Following the Decree, the value of Husband’s 401(k) dropped substantially due to a decline in GM stock value. Five months after the Decree was issued, Wife submitted, and the trial court approved, a QDRO that tracked the Decree. However, upon submission to Husband’s employer, Wife was advised that insufficient funds existed in the 401(k) to implement its articulated allocation.

In response, Wife filed a motion in the trial court, essentially seeking to enforce the Decree. Wife’s best information was that Husband’s 401(k) had a value of only $20,432. Following a hearing, the trial court entered a judgment in favor of Wife, and against Husband, in the amount of $31,322 — the same amount originally intended to be transferred by QDRO from Husband’s 401(k). Husband appealed.

On appeal, Husband argued that the trial court should have treated its retirement award essentially as a pro rata percentage, rather than a sum certain; this way, Husband and Wife were sharing the risk of any market losses between the Decree and the QDRO’s implementation.
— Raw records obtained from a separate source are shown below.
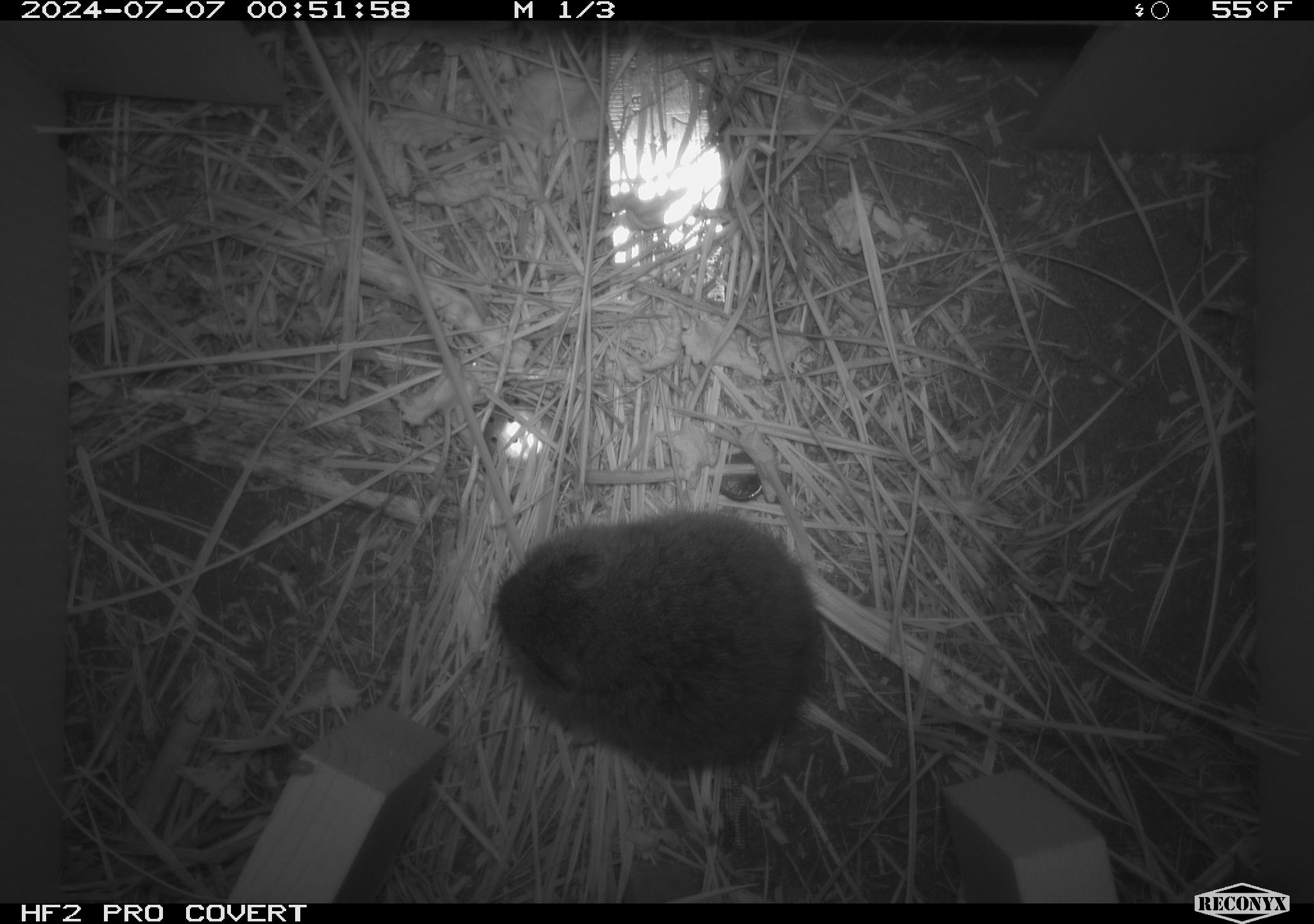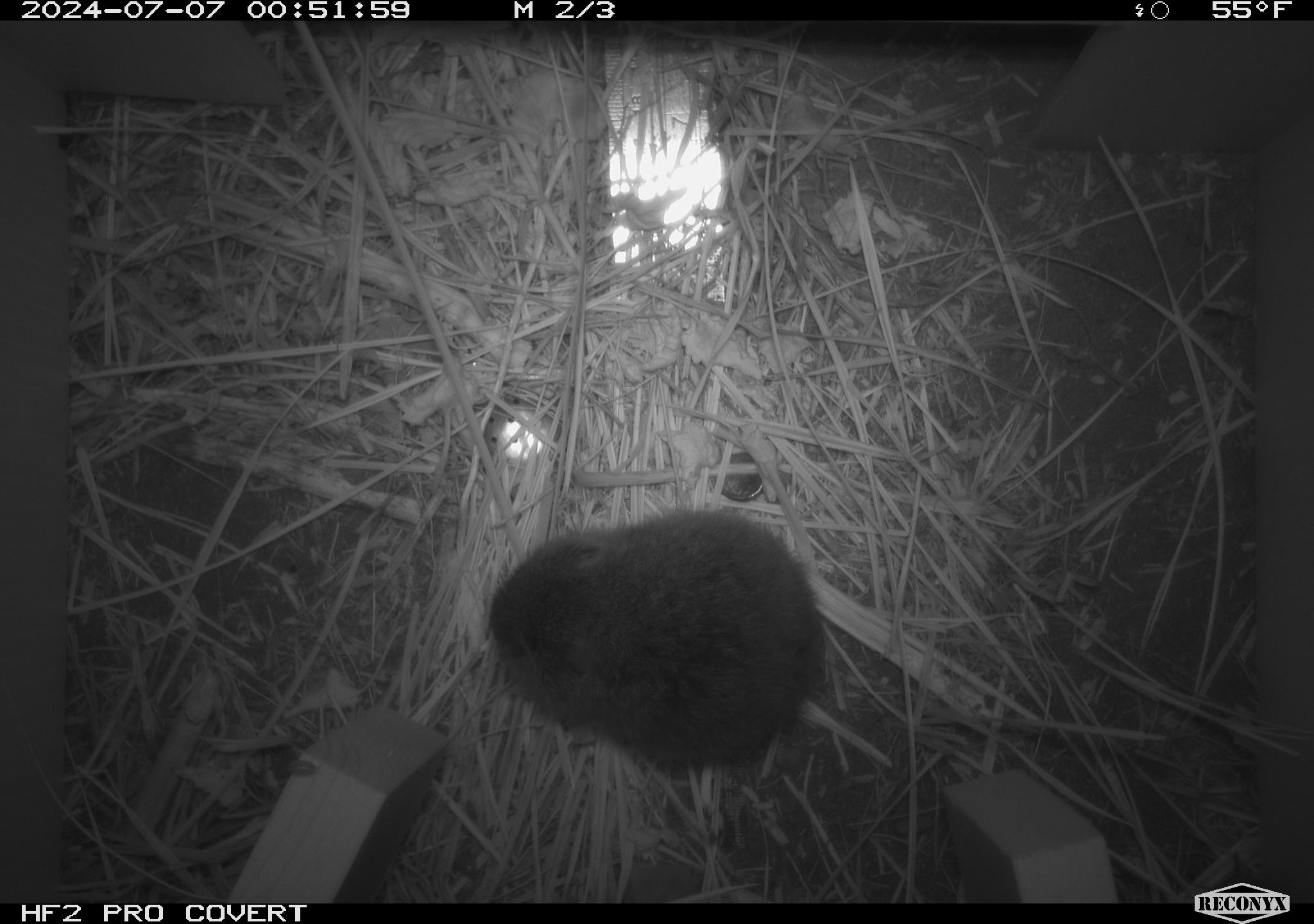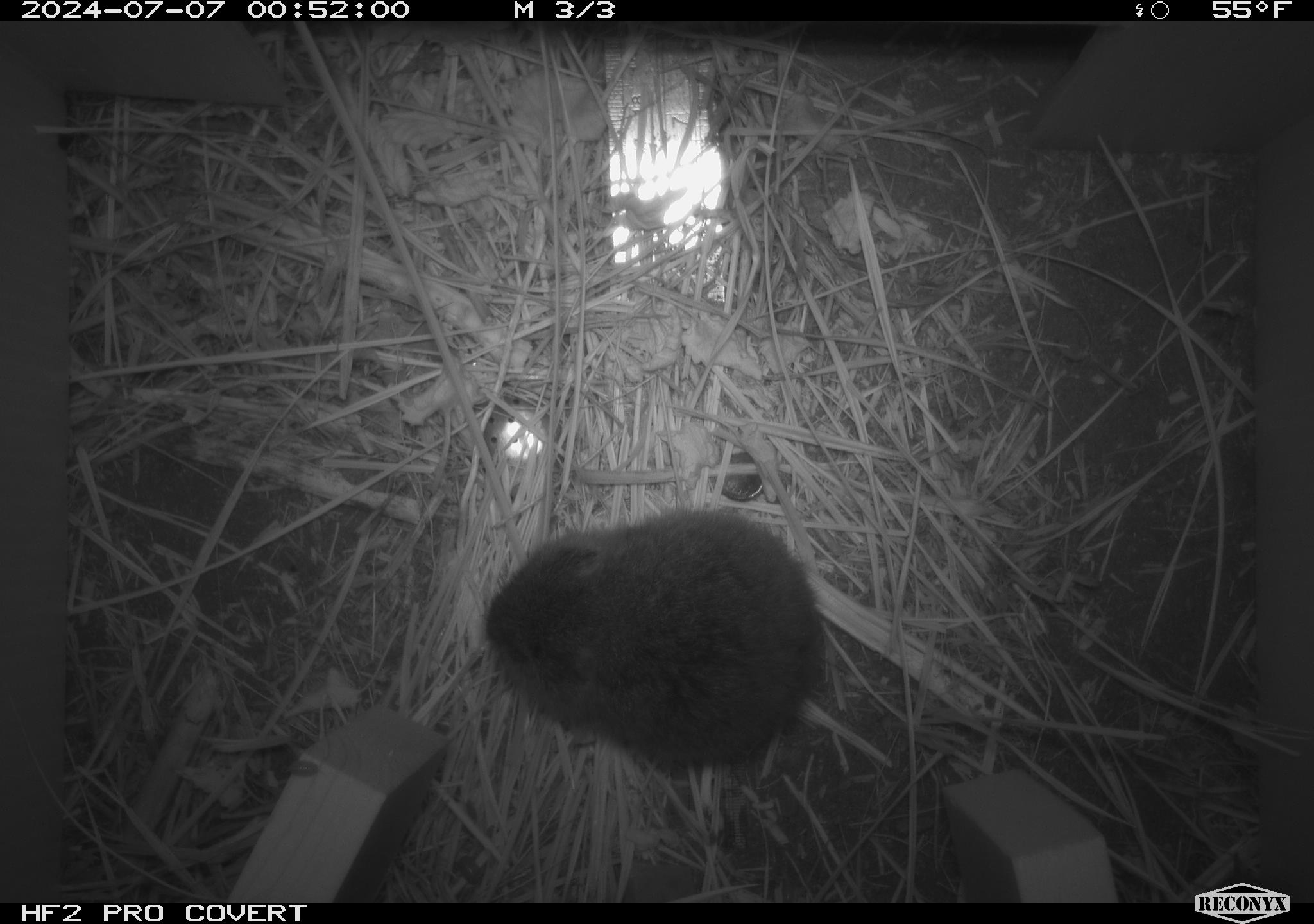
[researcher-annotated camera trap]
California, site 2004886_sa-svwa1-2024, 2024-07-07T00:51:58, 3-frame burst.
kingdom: Animalia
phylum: Chordata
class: Mammalia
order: Rodentia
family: Cricetidae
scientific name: Arvicolinae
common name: voles, lemmings, and muskrats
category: arvicolinae subfamily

The Court of Appeals concluded that “[w]hen a divorce decree does not specify which party must prepare a QDRO, the risk of loss caused by delay in the issuance of the QDRO should be borne by the party best situated to avoid the risk. . . . In this case, [Wife] was best situated to avoid the risk of loss…”  As a result, the trial court erred by awarding Wife a judgment for the full, originally-intended retirement transfer. The Court of Appeals further ordered that, on remand, the trial court should divide what was left of the 401(k) pro rata (that is, 31/34 to Wife).

Reversed and remanded.

[Editor’s note — One question that this case does not answer is: what should be the outcome if the 401(k) balance declines dramatically between decree and QDRO implementation, but even after the decline, there is still an adequate balance to transfer the sum certain set forth in the Decree? For example, if the Decree awarded Wife the sum certain of $30k, but between Decree and QDRO, Husband’s 401(k) decreased in value from $50k to $35k. Does Husband have an argument that the Wife should receive only a pro rata share of the decreased account balance, rather than the full $30k? Also, this case may prompt reconsideration of the wisdom of sometimes using a sum certain retirement allocation in a decree (as opposed to a percentage of the account subject to account gains/losses). Under the reasoning of this case, alternate payees who are set to receive a sum certain seem at risk for having to share in account losses, but not share in account gains.]